▶ _Exercise instructions_
Turn the material into a numbered list without blank lines, starting at the line containing "Tell me how" and continuing through the final line of the material.
## begin
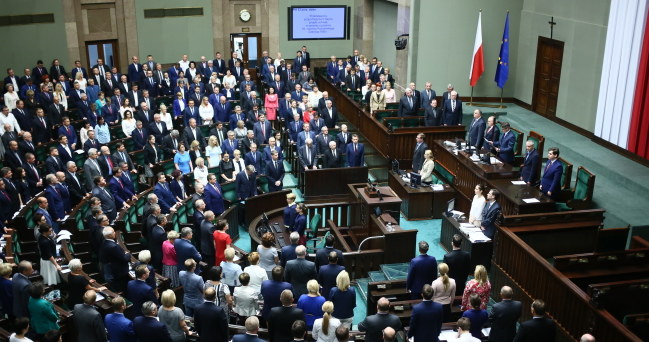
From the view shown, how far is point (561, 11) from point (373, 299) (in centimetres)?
1022

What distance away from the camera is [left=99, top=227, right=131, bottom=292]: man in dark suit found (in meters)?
8.22

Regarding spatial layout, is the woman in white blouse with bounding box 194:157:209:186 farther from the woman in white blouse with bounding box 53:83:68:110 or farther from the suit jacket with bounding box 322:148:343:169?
the woman in white blouse with bounding box 53:83:68:110

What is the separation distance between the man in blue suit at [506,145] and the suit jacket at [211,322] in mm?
7169

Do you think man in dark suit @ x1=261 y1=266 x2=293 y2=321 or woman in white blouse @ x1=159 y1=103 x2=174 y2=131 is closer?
man in dark suit @ x1=261 y1=266 x2=293 y2=321

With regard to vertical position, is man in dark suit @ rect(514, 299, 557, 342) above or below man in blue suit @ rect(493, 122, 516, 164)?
below

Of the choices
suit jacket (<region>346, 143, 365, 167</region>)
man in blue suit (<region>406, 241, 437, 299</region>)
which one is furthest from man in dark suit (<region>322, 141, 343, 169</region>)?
man in blue suit (<region>406, 241, 437, 299</region>)

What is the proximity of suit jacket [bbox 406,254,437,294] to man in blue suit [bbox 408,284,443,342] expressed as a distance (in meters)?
→ 1.28

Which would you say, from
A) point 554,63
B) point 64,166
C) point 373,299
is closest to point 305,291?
point 373,299

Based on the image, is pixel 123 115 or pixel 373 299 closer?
pixel 373 299

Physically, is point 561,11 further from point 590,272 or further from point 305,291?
point 305,291

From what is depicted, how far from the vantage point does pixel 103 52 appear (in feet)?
66.5

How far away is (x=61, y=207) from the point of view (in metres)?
10.5

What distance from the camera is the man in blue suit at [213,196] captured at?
35.5 ft

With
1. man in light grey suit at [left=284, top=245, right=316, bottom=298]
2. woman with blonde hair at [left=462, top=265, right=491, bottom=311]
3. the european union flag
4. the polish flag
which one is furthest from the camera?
the polish flag
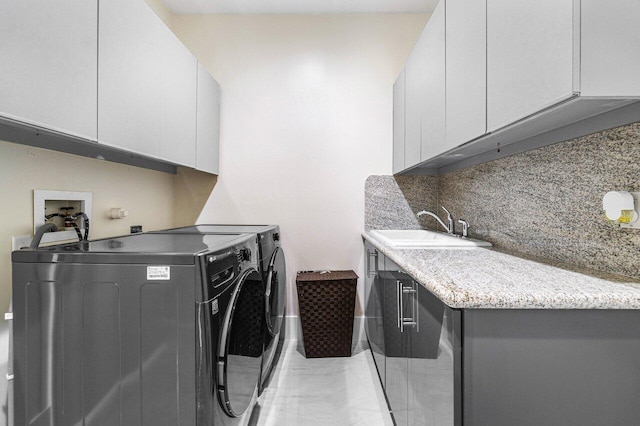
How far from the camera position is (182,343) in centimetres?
124

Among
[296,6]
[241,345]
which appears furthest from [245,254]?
[296,6]

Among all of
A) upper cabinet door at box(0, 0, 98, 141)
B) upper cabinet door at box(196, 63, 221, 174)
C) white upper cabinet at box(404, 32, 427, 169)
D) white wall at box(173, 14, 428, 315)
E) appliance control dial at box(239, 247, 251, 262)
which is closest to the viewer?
upper cabinet door at box(0, 0, 98, 141)

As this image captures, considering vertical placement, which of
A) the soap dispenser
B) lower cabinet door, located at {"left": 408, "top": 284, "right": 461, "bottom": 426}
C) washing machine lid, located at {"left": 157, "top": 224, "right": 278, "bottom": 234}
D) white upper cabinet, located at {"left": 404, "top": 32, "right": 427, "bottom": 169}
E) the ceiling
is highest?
the ceiling

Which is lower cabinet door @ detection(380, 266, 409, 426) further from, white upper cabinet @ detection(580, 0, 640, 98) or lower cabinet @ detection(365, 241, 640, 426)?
white upper cabinet @ detection(580, 0, 640, 98)

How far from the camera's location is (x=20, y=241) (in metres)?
1.45

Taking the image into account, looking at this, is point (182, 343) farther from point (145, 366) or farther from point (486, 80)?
point (486, 80)

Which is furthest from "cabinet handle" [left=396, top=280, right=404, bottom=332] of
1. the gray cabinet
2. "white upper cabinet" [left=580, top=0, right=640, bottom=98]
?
"white upper cabinet" [left=580, top=0, right=640, bottom=98]

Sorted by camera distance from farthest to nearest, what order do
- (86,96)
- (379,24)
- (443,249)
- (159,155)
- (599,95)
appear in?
(379,24) < (159,155) < (443,249) < (86,96) < (599,95)

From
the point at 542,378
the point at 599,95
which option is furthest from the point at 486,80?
the point at 542,378

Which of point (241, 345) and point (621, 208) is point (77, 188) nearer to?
point (241, 345)

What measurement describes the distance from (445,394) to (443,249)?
920 mm

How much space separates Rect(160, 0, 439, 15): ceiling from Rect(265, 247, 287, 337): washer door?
1.92m

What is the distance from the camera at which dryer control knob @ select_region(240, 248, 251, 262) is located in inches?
66.4

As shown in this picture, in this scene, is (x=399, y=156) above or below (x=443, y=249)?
above
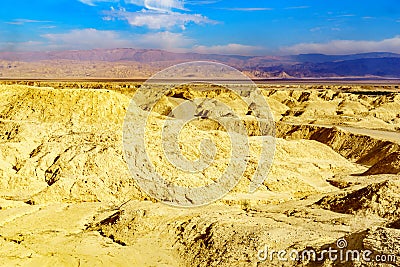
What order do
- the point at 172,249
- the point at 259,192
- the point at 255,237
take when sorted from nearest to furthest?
the point at 255,237 < the point at 172,249 < the point at 259,192

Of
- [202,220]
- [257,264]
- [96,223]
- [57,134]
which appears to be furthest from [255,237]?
[57,134]

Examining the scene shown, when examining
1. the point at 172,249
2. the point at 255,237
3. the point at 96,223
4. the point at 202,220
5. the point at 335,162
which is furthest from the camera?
the point at 335,162

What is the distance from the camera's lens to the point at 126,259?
952cm

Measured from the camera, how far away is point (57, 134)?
1761 cm

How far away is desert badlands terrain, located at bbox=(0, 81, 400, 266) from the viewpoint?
9.17 metres

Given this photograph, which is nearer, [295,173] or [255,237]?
[255,237]

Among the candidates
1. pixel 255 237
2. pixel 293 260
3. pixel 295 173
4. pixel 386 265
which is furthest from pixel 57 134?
pixel 386 265

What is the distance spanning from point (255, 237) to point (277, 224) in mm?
1279

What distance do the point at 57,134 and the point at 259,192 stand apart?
8897 millimetres

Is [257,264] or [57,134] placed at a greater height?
[57,134]

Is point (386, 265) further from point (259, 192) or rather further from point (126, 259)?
point (259, 192)

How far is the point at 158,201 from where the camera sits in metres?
13.3

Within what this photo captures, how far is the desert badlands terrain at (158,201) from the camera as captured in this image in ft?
30.1

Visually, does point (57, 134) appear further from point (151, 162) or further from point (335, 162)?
point (335, 162)
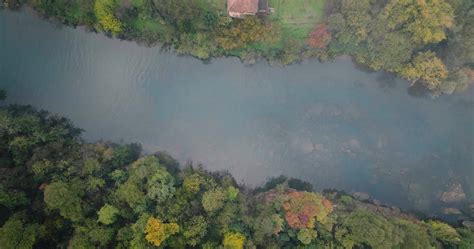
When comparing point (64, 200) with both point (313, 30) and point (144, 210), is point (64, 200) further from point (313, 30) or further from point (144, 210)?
point (313, 30)

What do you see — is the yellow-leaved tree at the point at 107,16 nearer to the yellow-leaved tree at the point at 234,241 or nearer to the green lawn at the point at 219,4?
the green lawn at the point at 219,4

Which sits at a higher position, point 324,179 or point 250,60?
point 250,60

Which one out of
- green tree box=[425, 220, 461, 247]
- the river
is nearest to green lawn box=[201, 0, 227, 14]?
the river

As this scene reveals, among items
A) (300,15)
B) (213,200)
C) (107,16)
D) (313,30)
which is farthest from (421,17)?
(107,16)

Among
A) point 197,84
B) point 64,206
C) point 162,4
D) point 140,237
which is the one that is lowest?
point 140,237

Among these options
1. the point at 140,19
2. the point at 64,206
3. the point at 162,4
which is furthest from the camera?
the point at 140,19

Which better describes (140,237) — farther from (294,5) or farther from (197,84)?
(294,5)

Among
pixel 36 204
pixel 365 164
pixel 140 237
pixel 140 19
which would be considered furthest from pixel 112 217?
pixel 365 164

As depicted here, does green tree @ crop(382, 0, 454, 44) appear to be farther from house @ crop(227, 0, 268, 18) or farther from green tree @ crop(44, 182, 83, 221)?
green tree @ crop(44, 182, 83, 221)
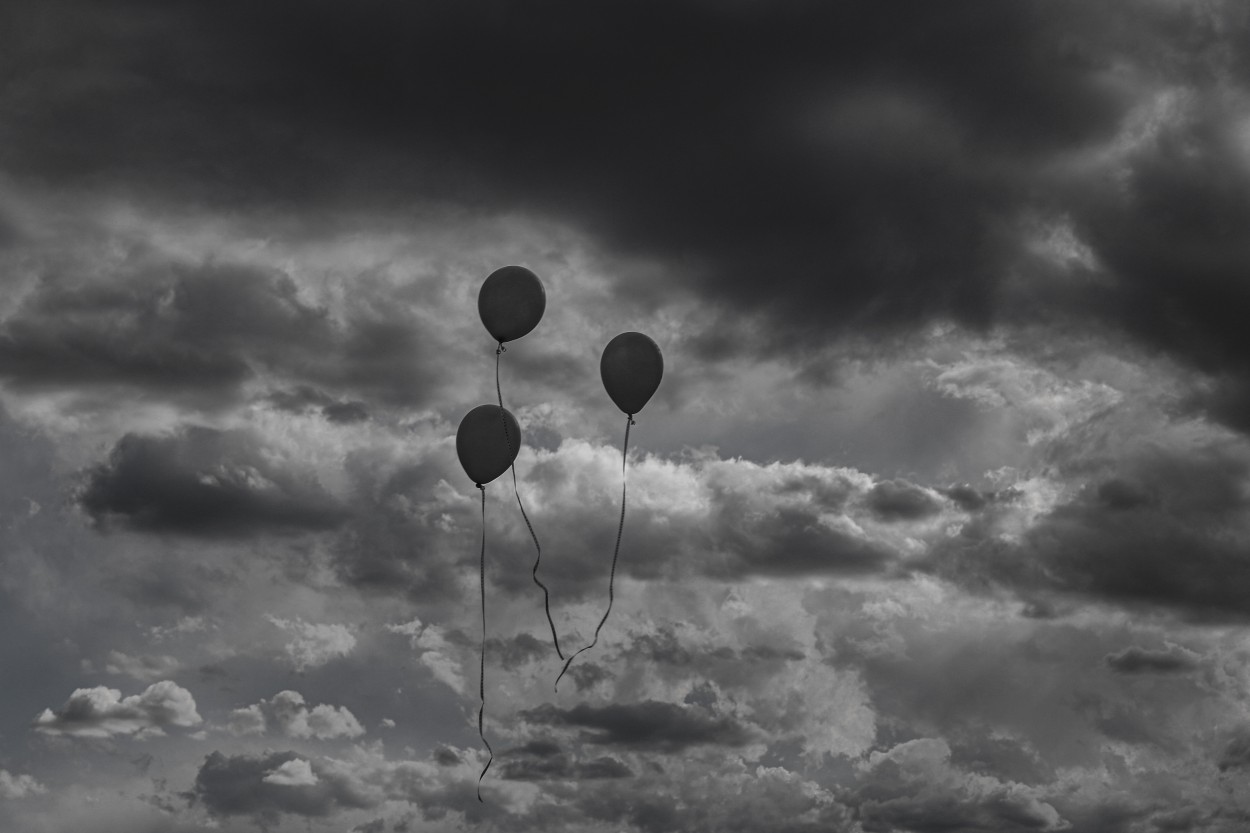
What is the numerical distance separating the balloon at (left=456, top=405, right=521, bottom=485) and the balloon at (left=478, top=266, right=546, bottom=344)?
2272 mm

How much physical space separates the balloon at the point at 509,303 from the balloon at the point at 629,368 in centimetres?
271

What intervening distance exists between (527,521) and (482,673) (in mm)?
4093

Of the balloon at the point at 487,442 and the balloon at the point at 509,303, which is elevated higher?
the balloon at the point at 509,303

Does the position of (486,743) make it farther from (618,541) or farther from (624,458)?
(624,458)

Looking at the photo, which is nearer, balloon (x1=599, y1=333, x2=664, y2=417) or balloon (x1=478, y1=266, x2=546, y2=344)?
balloon (x1=478, y1=266, x2=546, y2=344)

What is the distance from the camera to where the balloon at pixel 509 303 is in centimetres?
3225

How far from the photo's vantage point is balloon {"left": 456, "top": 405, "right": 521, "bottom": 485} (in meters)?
33.1

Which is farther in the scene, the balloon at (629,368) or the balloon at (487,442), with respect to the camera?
the balloon at (629,368)

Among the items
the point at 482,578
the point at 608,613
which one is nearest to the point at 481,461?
the point at 482,578

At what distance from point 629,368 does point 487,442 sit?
468 centimetres

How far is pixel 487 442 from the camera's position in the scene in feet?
108

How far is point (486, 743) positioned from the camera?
89.5 ft

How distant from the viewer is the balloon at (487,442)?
33062 mm

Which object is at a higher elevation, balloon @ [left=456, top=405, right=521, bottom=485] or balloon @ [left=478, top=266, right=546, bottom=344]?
balloon @ [left=478, top=266, right=546, bottom=344]
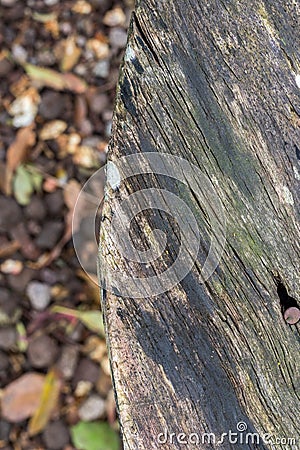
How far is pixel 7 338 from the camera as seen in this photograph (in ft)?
7.14

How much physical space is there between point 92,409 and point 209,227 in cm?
128

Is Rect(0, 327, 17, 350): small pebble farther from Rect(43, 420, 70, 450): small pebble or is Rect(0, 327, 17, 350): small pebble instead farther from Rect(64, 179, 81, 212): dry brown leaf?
Rect(64, 179, 81, 212): dry brown leaf

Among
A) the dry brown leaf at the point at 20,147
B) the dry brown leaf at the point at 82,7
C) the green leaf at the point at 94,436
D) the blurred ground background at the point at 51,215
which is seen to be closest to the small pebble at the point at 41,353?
the blurred ground background at the point at 51,215

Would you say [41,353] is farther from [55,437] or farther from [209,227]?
[209,227]

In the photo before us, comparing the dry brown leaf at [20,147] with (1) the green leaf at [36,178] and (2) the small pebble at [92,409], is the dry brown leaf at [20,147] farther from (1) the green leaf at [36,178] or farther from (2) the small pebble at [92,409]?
(2) the small pebble at [92,409]

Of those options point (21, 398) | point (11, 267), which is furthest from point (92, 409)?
point (11, 267)

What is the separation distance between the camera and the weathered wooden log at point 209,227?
3.52 feet

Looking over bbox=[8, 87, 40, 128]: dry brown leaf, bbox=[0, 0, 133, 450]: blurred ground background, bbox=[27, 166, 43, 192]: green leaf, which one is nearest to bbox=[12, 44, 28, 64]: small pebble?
bbox=[0, 0, 133, 450]: blurred ground background

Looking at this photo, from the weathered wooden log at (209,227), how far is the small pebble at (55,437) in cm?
113

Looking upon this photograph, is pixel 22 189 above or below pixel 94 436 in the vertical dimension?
above

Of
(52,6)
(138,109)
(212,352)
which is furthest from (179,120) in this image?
(52,6)

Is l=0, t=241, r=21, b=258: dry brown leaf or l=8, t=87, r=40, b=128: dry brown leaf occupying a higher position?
l=8, t=87, r=40, b=128: dry brown leaf

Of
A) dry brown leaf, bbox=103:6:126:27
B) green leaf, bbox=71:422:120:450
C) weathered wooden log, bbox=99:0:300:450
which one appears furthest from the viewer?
dry brown leaf, bbox=103:6:126:27

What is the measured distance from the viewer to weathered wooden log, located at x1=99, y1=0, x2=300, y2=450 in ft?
3.52
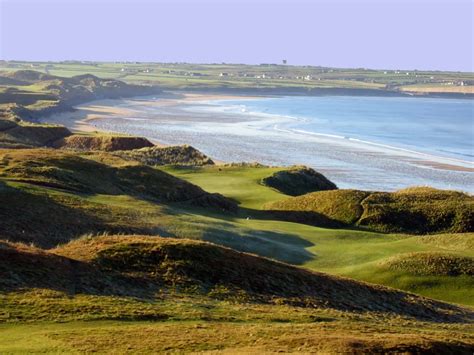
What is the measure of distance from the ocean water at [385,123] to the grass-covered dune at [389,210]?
4661 cm

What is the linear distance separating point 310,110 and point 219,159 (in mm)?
95590

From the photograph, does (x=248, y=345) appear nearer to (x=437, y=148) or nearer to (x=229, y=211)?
(x=229, y=211)

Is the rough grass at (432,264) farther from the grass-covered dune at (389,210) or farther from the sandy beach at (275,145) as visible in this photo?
the sandy beach at (275,145)

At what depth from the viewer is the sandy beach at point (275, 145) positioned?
73250 millimetres

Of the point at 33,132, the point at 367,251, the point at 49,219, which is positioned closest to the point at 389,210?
the point at 367,251

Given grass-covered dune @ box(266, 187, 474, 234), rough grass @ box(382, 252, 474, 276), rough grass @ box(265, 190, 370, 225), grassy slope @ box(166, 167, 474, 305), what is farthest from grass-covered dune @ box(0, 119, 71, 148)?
rough grass @ box(382, 252, 474, 276)

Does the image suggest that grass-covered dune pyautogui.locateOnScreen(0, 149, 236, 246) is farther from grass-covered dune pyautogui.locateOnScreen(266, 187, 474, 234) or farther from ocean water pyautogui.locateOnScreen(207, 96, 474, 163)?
ocean water pyautogui.locateOnScreen(207, 96, 474, 163)

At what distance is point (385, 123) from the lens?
465ft

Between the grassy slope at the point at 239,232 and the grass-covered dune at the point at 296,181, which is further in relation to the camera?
the grass-covered dune at the point at 296,181

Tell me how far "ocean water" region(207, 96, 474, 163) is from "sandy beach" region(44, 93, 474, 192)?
4531 mm

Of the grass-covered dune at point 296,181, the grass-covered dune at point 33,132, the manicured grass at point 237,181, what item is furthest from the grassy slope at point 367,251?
the grass-covered dune at point 33,132

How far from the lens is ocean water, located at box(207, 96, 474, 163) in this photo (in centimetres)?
10678

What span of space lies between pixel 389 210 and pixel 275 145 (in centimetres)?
5248

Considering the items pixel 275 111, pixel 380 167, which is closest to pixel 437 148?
## end
▶ _Final result_
1. Tell me how far "ocean water" region(207, 96, 474, 163) is from "sandy beach" region(44, 93, 474, 192)?
2. 4531 mm
3. Of the grass-covered dune at point 296,181, the grass-covered dune at point 33,132, the manicured grass at point 237,181, what item is furthest from the grassy slope at point 367,251?
4. the grass-covered dune at point 33,132
5. How far from the lens is ocean water, located at box(207, 96, 474, 163) in this photo (in centimetres)?
6. 10678
7. What span of space lies between pixel 389 210 and pixel 275 145 (in centimetres)?
8. 5248
9. Considering the items pixel 275 111, pixel 380 167, which is closest to pixel 437 148?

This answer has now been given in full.